_Work order_.
Go to the line holding "The Blacksmith's Craft" in the entries below and write out exactly every line down to and including the line holding "Angielski dla dzieci".
———
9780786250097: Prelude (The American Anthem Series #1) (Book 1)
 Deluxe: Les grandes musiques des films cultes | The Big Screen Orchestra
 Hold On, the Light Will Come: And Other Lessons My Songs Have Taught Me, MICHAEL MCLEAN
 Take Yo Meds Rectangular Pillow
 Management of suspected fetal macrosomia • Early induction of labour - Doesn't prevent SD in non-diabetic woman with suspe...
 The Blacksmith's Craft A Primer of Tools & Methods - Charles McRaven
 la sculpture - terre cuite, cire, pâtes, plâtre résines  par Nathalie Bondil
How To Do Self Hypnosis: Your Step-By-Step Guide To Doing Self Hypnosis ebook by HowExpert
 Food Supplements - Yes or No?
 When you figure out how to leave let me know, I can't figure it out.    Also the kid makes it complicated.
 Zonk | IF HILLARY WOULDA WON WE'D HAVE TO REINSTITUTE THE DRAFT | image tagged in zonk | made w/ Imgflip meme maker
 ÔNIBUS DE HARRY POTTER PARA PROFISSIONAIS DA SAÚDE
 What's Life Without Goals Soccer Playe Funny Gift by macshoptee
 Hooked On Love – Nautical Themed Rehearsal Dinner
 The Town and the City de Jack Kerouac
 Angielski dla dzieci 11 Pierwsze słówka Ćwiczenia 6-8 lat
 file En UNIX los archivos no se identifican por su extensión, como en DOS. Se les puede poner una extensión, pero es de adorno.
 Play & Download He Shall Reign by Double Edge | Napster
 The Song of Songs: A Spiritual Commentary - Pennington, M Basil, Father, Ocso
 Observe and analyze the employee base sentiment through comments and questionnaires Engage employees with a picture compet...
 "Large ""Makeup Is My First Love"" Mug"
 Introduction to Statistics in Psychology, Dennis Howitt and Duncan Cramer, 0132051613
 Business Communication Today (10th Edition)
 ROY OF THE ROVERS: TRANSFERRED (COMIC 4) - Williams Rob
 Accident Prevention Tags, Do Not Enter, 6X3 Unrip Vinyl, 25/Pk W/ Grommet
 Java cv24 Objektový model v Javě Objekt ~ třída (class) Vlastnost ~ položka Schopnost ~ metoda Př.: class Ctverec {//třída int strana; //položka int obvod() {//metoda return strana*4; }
———
_Response for this exercise_.
 The Blacksmith's Craft A Primer of Tools & Methods - Charles McRaven
 la sculpture - terre cuite, cire, pâtes, plâtre résines  par Nathalie Bondil
How To Do Self Hypnosis: Your Step-By-Step Guide To Doing Self Hypnosis ebook by HowExpert
 Food Supplements - Yes or No?
 When you figure out how to leave let me know, I can't figure it out.    Also the kid makes it complicated.
 Zonk | IF HILLARY WOULDA WON WE'D HAVE TO REINSTITUTE THE DRAFT | image tagged in zonk | made w/ Imgflip meme maker
 ÔNIBUS DE HARRY POTTER PARA PROFISSIONAIS DA SAÚDE
 What's Life Without Goals Soccer Playe Funny Gift by macshoptee
 Hooked On Love – Nautical Themed Rehearsal Dinner
 The Town and the City de Jack Kerouac
 Angielski dla dzieci 11 Pierwsze słówka Ćwiczenia 6-8 lat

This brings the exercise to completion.